● **Reading text**:
• • • •

The Fines and Fees That Keep Former Prisoners Poor

States and counties have upped the amounts they charge defendants, saddling those getting out of jail with huge amounts of debt they have little hope of paying off.

Lucy Nicholson / Reuters

Life after prison can be a huge challenge—and this is definitely true when it comes to money. The formerly incarcerated often have trouble finding work and stable housing because of prohibitions against people with criminal records. But some of the biggest financial challenges for the formerly incarcerated may stem directly from their crimes.

Increasingly, jurisdictions across the country are assessing hefty court fines and fees, called legal financial obligations (LFOs), on  defendants, requiring them to pay thousands of dollars or face more jail time, according to Alexes Harris, the author of A Pound of Flesh: Monetary Sanctions for the Poor. Harris talked to one woman who was a victim of domestic violence and spent eight years in the prison system for shooting the father of her son. She’d been assessed $33,000 in LFOs, but 13 years after her conviction, despite minimum monthly payments she made, interest had brought her debt to $72,000.

Legal financial obligations “reinforce poverty, destabilize community reentry, and relegate impoverished debtors to a lifetime of punishment because their poverty leaves them unable to fulfill expectations of accountability,” Harris writes.  Many people who end up in jail are poor already, and unable to pay even the smallest sanctions. According to the Prison Policy Initiative, 57 percent of men ages 27 to 42 earned less than $22,500 a year before they were locked up, suggesting that earnings after would be even lower.

Incomes of Men Ages 27 to 42

Because they are frequently unable to pay fines, the formerly incarcerated are often forced to pay punitive, high interest rates on those fines. The mental burden of accumulating debt on a low or non-existent salary is a high one, Harris says.

• • • •

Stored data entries

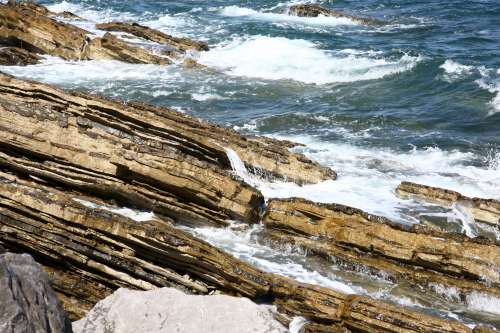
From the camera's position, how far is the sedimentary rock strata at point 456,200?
14141 millimetres

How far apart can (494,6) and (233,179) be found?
36647 millimetres

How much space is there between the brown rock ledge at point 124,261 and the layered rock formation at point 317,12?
3528 cm

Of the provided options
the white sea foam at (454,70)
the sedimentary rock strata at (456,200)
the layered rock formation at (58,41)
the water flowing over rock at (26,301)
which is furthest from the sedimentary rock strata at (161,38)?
the water flowing over rock at (26,301)

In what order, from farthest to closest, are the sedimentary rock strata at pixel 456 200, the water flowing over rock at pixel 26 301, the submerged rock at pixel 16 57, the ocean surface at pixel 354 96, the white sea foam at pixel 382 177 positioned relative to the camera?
the submerged rock at pixel 16 57, the white sea foam at pixel 382 177, the sedimentary rock strata at pixel 456 200, the ocean surface at pixel 354 96, the water flowing over rock at pixel 26 301

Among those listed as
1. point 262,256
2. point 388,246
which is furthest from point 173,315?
point 388,246

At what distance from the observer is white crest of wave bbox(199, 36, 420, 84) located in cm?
3070

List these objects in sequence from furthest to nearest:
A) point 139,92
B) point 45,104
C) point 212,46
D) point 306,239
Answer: point 212,46 → point 139,92 → point 45,104 → point 306,239

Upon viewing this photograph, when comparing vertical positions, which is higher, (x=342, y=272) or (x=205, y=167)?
(x=205, y=167)

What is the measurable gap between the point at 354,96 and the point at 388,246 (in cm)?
1574

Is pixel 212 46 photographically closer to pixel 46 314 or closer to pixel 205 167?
pixel 205 167

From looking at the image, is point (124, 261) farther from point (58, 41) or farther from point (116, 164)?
point (58, 41)

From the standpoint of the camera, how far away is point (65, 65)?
99.7ft

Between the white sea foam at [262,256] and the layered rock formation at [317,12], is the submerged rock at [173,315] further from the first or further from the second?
the layered rock formation at [317,12]

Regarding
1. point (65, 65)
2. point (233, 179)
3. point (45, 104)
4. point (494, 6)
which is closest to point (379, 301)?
point (233, 179)
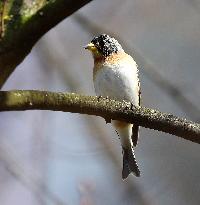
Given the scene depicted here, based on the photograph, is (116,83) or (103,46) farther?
(103,46)

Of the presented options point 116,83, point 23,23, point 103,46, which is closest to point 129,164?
point 116,83

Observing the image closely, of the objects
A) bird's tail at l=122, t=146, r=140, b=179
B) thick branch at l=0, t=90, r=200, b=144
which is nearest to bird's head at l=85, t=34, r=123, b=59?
bird's tail at l=122, t=146, r=140, b=179

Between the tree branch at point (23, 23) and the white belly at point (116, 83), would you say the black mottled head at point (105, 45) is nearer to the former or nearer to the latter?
the white belly at point (116, 83)

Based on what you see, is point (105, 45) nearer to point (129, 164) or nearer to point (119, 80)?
point (119, 80)

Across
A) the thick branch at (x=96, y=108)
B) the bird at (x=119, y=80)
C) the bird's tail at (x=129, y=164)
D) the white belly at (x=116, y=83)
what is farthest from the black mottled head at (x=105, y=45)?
the thick branch at (x=96, y=108)

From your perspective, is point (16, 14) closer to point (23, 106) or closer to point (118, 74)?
point (23, 106)

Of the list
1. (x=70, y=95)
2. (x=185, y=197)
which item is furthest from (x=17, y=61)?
(x=185, y=197)

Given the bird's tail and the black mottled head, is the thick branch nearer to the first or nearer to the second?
the bird's tail
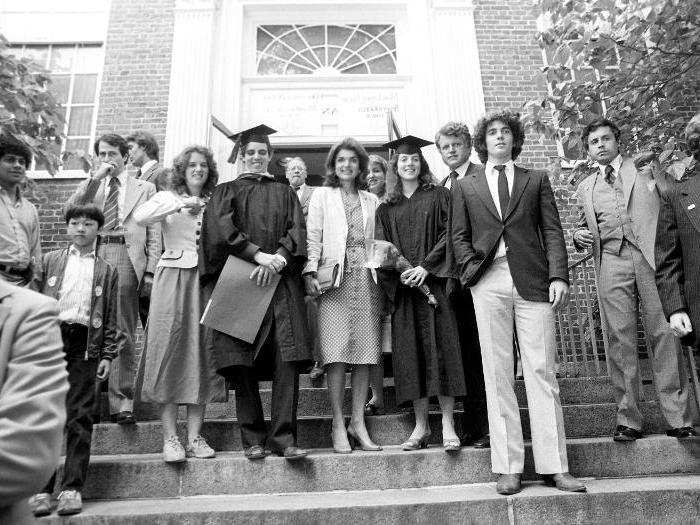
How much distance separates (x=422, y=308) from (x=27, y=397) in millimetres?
2700

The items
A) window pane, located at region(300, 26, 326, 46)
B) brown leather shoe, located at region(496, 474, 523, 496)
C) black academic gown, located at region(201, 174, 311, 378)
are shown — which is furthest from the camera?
window pane, located at region(300, 26, 326, 46)

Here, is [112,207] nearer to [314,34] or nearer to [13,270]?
[13,270]

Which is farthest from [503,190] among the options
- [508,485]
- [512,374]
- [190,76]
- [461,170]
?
[190,76]

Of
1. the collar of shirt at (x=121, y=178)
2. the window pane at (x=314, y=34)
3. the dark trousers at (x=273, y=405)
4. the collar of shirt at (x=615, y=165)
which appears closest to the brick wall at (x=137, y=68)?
the window pane at (x=314, y=34)

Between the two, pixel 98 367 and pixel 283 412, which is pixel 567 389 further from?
pixel 98 367

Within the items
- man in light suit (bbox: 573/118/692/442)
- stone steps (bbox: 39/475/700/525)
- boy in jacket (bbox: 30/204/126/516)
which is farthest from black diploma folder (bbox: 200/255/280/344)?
man in light suit (bbox: 573/118/692/442)

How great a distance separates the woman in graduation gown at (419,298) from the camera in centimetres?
339

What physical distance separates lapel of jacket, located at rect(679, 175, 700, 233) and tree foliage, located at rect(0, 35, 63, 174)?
428 cm

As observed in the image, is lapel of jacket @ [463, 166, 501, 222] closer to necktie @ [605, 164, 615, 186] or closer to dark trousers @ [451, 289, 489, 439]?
dark trousers @ [451, 289, 489, 439]

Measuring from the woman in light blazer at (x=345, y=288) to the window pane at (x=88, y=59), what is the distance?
5408mm

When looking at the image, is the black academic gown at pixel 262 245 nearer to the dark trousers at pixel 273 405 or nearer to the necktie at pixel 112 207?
the dark trousers at pixel 273 405

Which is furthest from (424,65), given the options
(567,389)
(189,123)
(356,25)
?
(567,389)

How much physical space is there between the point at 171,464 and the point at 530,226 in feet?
8.11

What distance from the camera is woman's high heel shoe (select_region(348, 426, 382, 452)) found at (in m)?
3.39
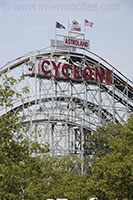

• • • •

● **Using the information**:
• a. In the article on court fines and fees, what amount in legal financial obligations was the woman Harris spoke with originally assessed?
• b. Reproduce everything in the article on court fines and fees from "Incomes of Men" down to "one, Harris says.".
• c. Pick up the article on court fines and fees after its final sentence and continue it.

● **Your written answers**:
• a. $33,000

• b.
Incomes of Men Ages 27 to 42

Because they are frequently unable to pay fines, the formerly incarcerated are often forced to pay punitive, high interest rates on those fines. The mental burden of accumulating debt on a low or non-existent salary is a high one, Harris says.

• c.
The interest charged on LFOs can be prohibitive for some former prisoners, adding thousands of dollars on top of the fines and fees they already can’t pay. For instance, on average, people in Washington State were sentenced to LFOs of $1,347. But that amount can increase significantly if individuals can only pay $5 a month. Many realize they may never pay off their LFOs, according to Harris.

The uptick in LFOs comes as states look for ways to pay for their corrections system while facing other revenue shortfalls. The fees levied on the formerly incarcerated include bench-warrant fees, filing-clerks fees, court-appointed attorney fees, crime-lab analysis fees, DNA-database fees, jury fees, and incarceration costs. They come in different forms: Fines are fixed financial penalties for given offenses, fees are charges for costs of using the justice system—and surcharges are levied on top of those—as a percentage of the total cost. States also charge for restitution and the cost of collection, and add interest surcharges for people on payment plans.

The percentage of prison inmates with court-imposed monetary sanctions exploded from 1991 to 2004, according to a study by Harris, Heather Evans, and Katherine Beckett. In 1991, just 25 percent of inmates reported receiving court-ordered fines and sanctions, by 2004, 66 percent did.

And those fines continued to get more and more costly. The Victim Penalty Assessment in Washington State, for example, grew 1,900 percent between 1977 and 1996.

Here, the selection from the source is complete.